**Things to do**
1) The abstract on emergency department radiograph discrepancies defines a scale of discrepancy grades. List each grade with what it means.
2) Write the next part of the abstract on radiograph reading discrepancies in a community hospital emergency department, starting after its Methods paragraph.

**Text segment**
Radiograph Interpretation Discrepancies in a Community Hospital Emergency Department
- Author(s): Tranovich, Michael J.;
- Gooch, Christopher M.;
- Dougherty, Joseph M.
- et al.
Published Web Locationhttps://doi.org/10.5811/westjem.2019.1.41375
Introduction: In many hospitals, off-hours emergency department (ED) radiographs are not read by a radiologist until the following morning and are instead interpreted by the emergency physician (EP) at the time of service. Studies have found conflicting results regarding the radiographic interpretation discrepancies between EPs and trained radiologists. The aim of this study was to identify the number of radiologic interpretation discrepancies between EPs and radiologists in a community ED setting.
Methods: Using a pre-existing logbook of radiologic discrepancies as well as our institution’s picture archiving and communication system, all off-hours interpretation discrepancies between January 2012 and January 2015 were reviewed and recorded in a de-identified fashion. We recorded the type of radiograph obtained for each patient. Discrepancy grades were recorded based on a pre-existing 1-4 scale defined in the institution’s protocol logbook as Grade 1 (no further action needed); Grade 2 (call to the patient or pharmacy); Grade 3 (return to ED for further treatment, e.g., fracture not splinted); Grade 4 (return to ED for serious risk, e.g., pneumothorax, bowel obstruction). We also recorded the total number of radiographs formally interpreted by EPs during the prescribed time-frame to determine overall agreement between EPs and radiologists.

**Record set**
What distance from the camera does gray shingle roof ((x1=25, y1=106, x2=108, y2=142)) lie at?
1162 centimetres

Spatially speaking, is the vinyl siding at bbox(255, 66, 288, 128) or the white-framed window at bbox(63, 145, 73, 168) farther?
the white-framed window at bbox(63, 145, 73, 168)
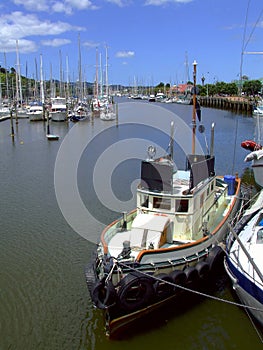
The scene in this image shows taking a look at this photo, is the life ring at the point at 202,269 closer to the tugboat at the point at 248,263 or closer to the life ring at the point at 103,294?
the tugboat at the point at 248,263

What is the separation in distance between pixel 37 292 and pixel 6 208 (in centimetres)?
1011

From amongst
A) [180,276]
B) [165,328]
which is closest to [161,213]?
[180,276]

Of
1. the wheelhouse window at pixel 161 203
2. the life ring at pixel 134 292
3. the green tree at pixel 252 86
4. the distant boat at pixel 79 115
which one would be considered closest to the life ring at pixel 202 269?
the life ring at pixel 134 292

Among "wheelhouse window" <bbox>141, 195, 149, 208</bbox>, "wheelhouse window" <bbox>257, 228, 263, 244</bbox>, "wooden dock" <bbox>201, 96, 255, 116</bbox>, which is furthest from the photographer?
"wooden dock" <bbox>201, 96, 255, 116</bbox>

**Expected results**
1)
Grade 1: no further action needed
Grade 2: call to the patient or pharmacy
Grade 3: return to ED for further treatment, e.g., fracture not splinted
Grade 4: return to ED for serious risk, e.g., pneumothorax, bowel obstruction

2)
Results: There were 1044 discrepancies out of 16,111 EP reads, indicating 93.5% agreement. Patients averaged 48.4 ± 25.0 years of age and 53.3% were female; 25.1% were over-calls by EPs. The majority of discrepancies were minor with 75.8% Grade 1 and 22.3% Grade 2. Only 1.7% were Grade 3, which required return to the ED for further treatment. A small number of discrepancies, 0.2%, were Grade 4. Grade 4 discrepancies accounted for two of the 16,111 total reads, equivalent to 0.01%. A slight disagreement in finding between EP and radiologist accounted for 8.3% of discrepancies.
Conclusion:Results suggest that plain radiographic studies can be interpreted by EPs with a very low incidence of clinically significant discrepancies when compared to the radiologist interpretation. Due to rare though significant discrepancies, radiologist interpretation should be performed when available. Further studies are needed to determine the generalizability of this study to EDs with differing volume, patient population, acuity, and physician training.